▸ ZU ERLEDIGEN: Aktualisiere im Text zur Missbrauchskonferenz den Abschnitt von „Kirche und Missbrauch: Viele“ bis „mit Radio Vatikan.“: Gib ihn wieder und setze dabei „Kolloquium“ an die Stelle von „Symposium“.

Kirche und Missbrauch: Viele unbeantwortete theologische Fragen

Universität GregorianaWelche Fragen hat der Missbrauchsskandal in der katholischen Kirche in theologischer Hinsicht aufgeworfen? Zum ersten Mal beschäftigt sich eine Konferenz explizit mit diesem Themenfeld. Das internationale Symposium „Child Protection – A Spiritual and Theological Approach“ geht an diesem Mittwochabend an der Universität Gregoriana zu Ende. Großes Thema auf der Veranstaltung, die vom Kinderschutzzentrum der Päpstlichen Uni in Zusammenarbeit mit anglophonen Bischofskonferenzen ausgerichtet wurde: das Amtsverständnis von Priestern und Bischöfen. Dieses sei seit dem Missbrauchsskandal ziemlich in die Krise geraten, bestätigt Pater Hans Zollner, Organisator der Tagung, im Gespräch mit Radio Vatikan.

[Einträge aus einer Sammlung]
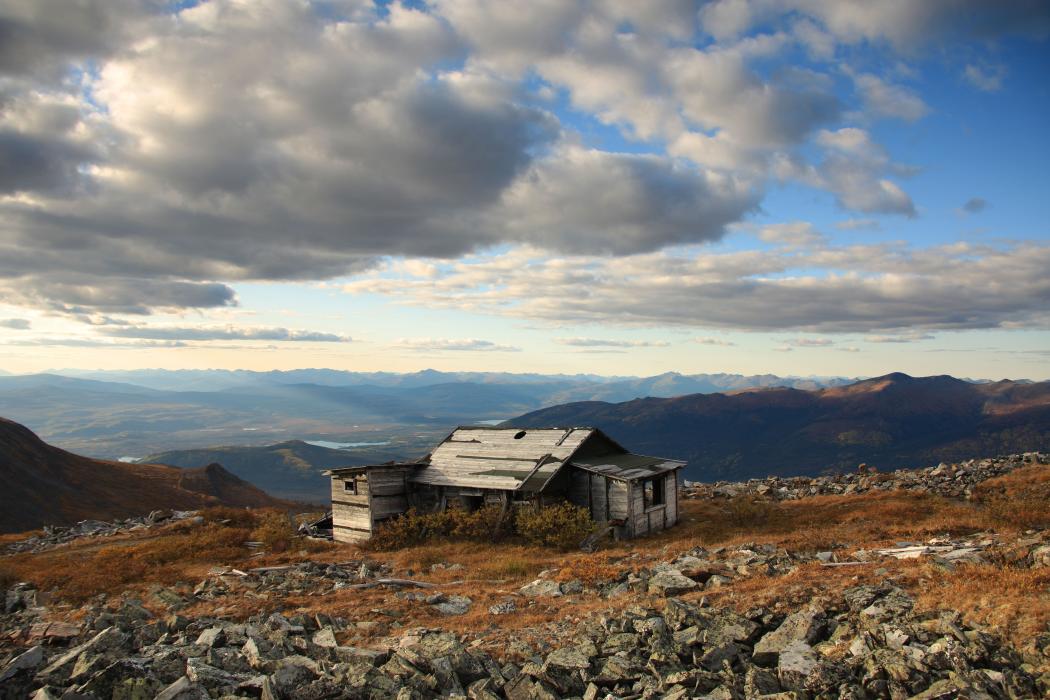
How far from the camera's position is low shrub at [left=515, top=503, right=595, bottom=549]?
26875mm

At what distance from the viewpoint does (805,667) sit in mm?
10195

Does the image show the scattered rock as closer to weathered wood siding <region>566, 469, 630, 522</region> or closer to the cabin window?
weathered wood siding <region>566, 469, 630, 522</region>

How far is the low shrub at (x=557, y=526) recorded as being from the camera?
2688 centimetres

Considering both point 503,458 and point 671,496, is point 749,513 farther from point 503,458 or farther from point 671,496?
point 503,458

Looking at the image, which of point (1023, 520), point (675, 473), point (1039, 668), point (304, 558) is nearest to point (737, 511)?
point (675, 473)

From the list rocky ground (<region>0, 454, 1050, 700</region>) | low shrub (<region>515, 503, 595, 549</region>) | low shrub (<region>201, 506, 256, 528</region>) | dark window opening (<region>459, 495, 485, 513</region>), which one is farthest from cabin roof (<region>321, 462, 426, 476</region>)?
rocky ground (<region>0, 454, 1050, 700</region>)

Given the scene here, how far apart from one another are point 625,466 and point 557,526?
18.0 ft

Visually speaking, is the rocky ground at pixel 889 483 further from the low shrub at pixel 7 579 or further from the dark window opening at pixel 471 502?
the low shrub at pixel 7 579

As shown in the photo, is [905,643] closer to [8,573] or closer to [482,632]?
[482,632]

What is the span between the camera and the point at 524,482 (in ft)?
95.8

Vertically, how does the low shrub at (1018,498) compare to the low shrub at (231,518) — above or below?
above

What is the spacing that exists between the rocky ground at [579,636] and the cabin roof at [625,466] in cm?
855

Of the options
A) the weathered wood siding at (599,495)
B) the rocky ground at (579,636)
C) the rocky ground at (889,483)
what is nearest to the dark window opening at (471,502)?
the weathered wood siding at (599,495)

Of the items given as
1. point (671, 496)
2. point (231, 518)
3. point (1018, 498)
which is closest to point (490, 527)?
point (671, 496)
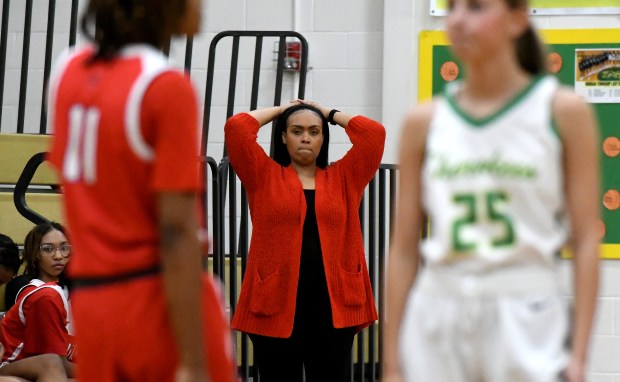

▸ ERGEBNIS:
Kirche und Missbrauch: Viele unbeantwortete theologische Fragen

Universität GregorianaWelche Fragen hat der Missbrauchsskandal in der katholischen Kirche in theologischer Hinsicht aufgeworfen? Zum ersten Mal beschäftigt sich eine Konferenz explizit mit diesem Themenfeld. Das internationale Kolloquium „Child Protection – A Spiritual and Theological Approach“ geht an diesem Mittwochabend an der Universität Gregoriana zu Ende. Großes Thema auf der Veranstaltung, die vom Kinderschutzzentrum der Päpstlichen Uni in Zusammenarbeit mit anglophonen Bischofskonferenzen ausgerichtet wurde: das Amtsverständnis von Priestern und Bischöfen. Dieses sei seit dem Missbrauchsskandal ziemlich in die Krise geraten, bestätigt Pater Hans Zollner, Organisator der Tagung, im Gespräch mit Radio Vatikan.